I am no stranger to Chez Vous skating rink. In fact, the 77-year-old Dorchester Family Fun Center was the core of my social existence as a teenager. I can vividly recall phoning my friends to plan an evening out at the popular rink. We would coordinate rides from our parents, chit chat about what we were going to wear, but most importantly strategize about how to persuade our romantic interests to skate with us during “couples skate”. I had a ritual of devouring a basket of french fries from the snack bar before I slipped into a pair of tan and orange size 8 skates.

Chez Vous was the only place in our community that we could go to have fun, socialize among our peers, and feel at home. That was 14 years ago. Since then, not much has changed. Chez Vous remains one of the few social havens for black youth in Boston’s neighborhoods.
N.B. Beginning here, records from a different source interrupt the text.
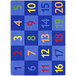 A blue rectangular area rug with yellow, white, and red numbers on it.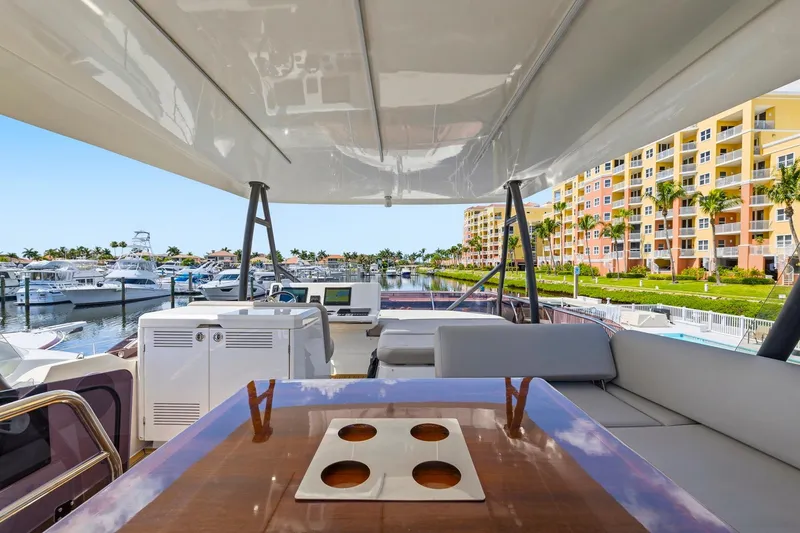 Slide: The Image of Luxurious 2022 Prestige 520 yacht interior with marina and waterfront view. - 32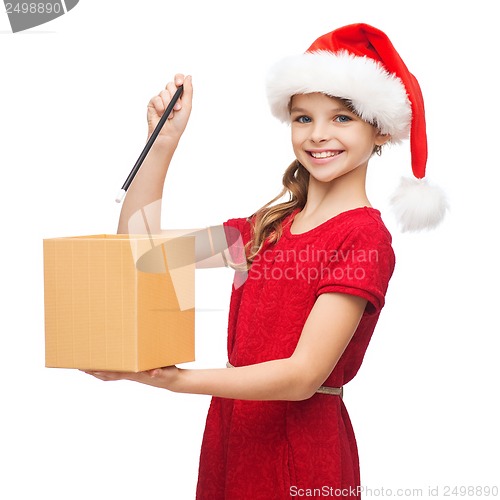 Image of smiling girl in santa helper hat with gift box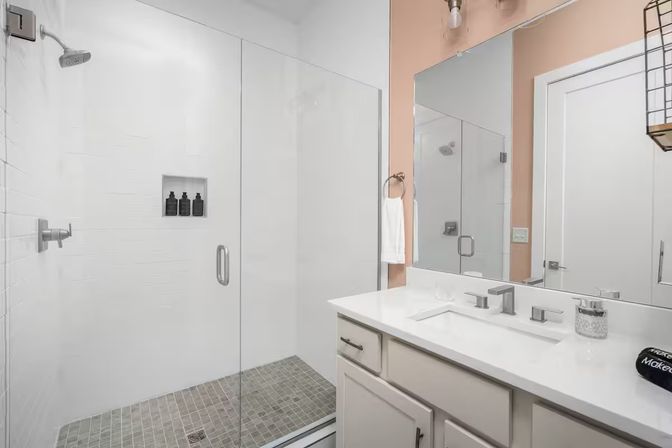 Bright modern bathroom with frameless glass shower, rain showerhead and recessed niche with black bottles, gray tiled shower floor, white vanity with quartz countertop, rectangular mirror and peach accent wall.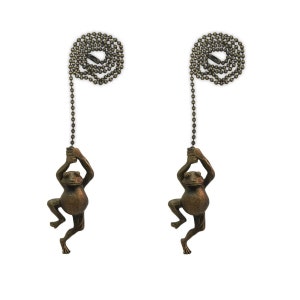 May include: Two bronze frog-shaped light pull chains with a beaded chain.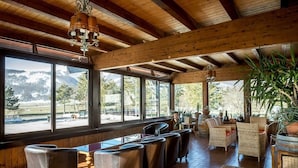 A spacious indoor area with wooden beams, large windows offering mountain views, and comfortable seating arrangements.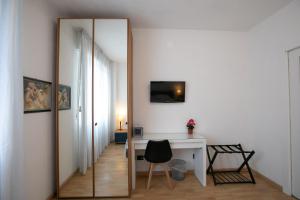 a mirror in a room with a desk and a chair at Mirea's Rooms in Ascoli Piceno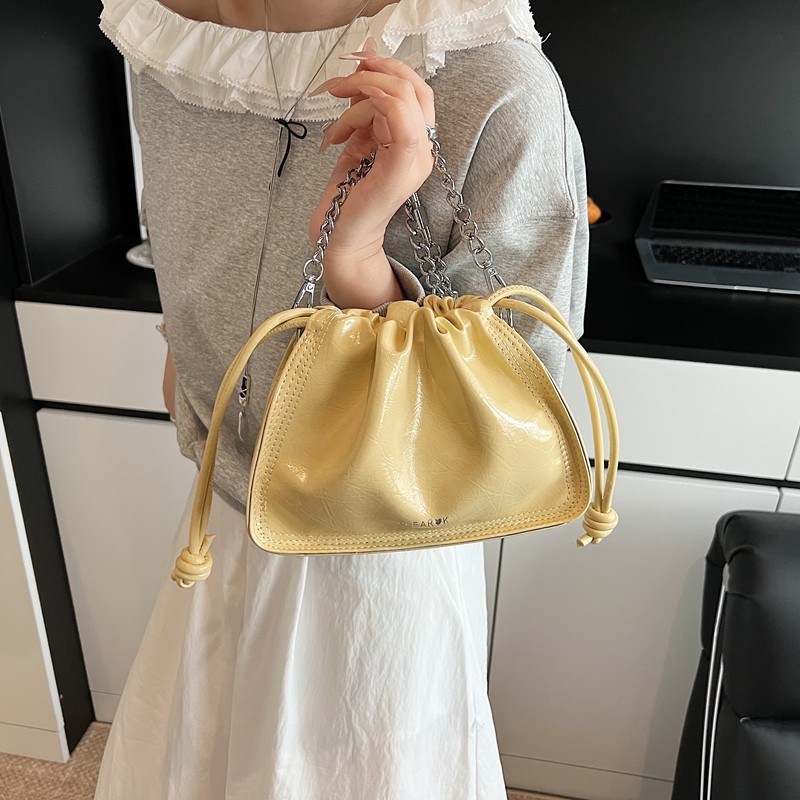 今年流行黄色包包女2025新款超火韩系水桶包大容量单肩斜挎手机包,淘宝优惠券,粉丝福利购,淘宝优惠卷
On the Saturday evening I visited the rink to conduct interviews, I was astonished at the sight of countless teens lined up around the corner to get into the institution. Upon entering the rink I was greeted by everyone I walked pass with a “hello” or a smile. It was the same kind of friendly atmosphere that I had become accustomed to 14 years ago. There were kids everywhere; they were ordering food at the snack bar, getting skates at the skate exchange, stuffing their belongings into lockers, and whizzing around the rink on their roller skates.

I interviewed a few patrons and asked them what Chez Vous meant to them. They each responded using the same word to describe essence of the historical rink: family. Upon mentioning the possibility of the rink shutting down, they all expressed a deep sadness. One patron in particular, Dominic Smith of Dorchester, 23, stressed the importance of Chez Vous as a means to keep young kids off of the streets and away from the violence that has plagued Boston neighborhoods over the last several years. Unfortunately, the closing of the center could become a reality since the rink has been experiencing some financial trouble for quite some time.

Greer Toney, the owner of Chez Vous, spoke candidly about her passion for the kids in her community, and her dedication to improving the lives of those she comes into contact with. She also spoke about the various support programs Chez Vous offers to children and adults. The “Homework Dinner” Club is an after school program that provides kids with homework assistance and meals. There are also weekly self-improvement groups for men and women.

Chez Vous proves to be more than just another staking rink. It is a true asset to the black community and serves our youth in ways that encourage them to think positive, value education, and respect themselves and others.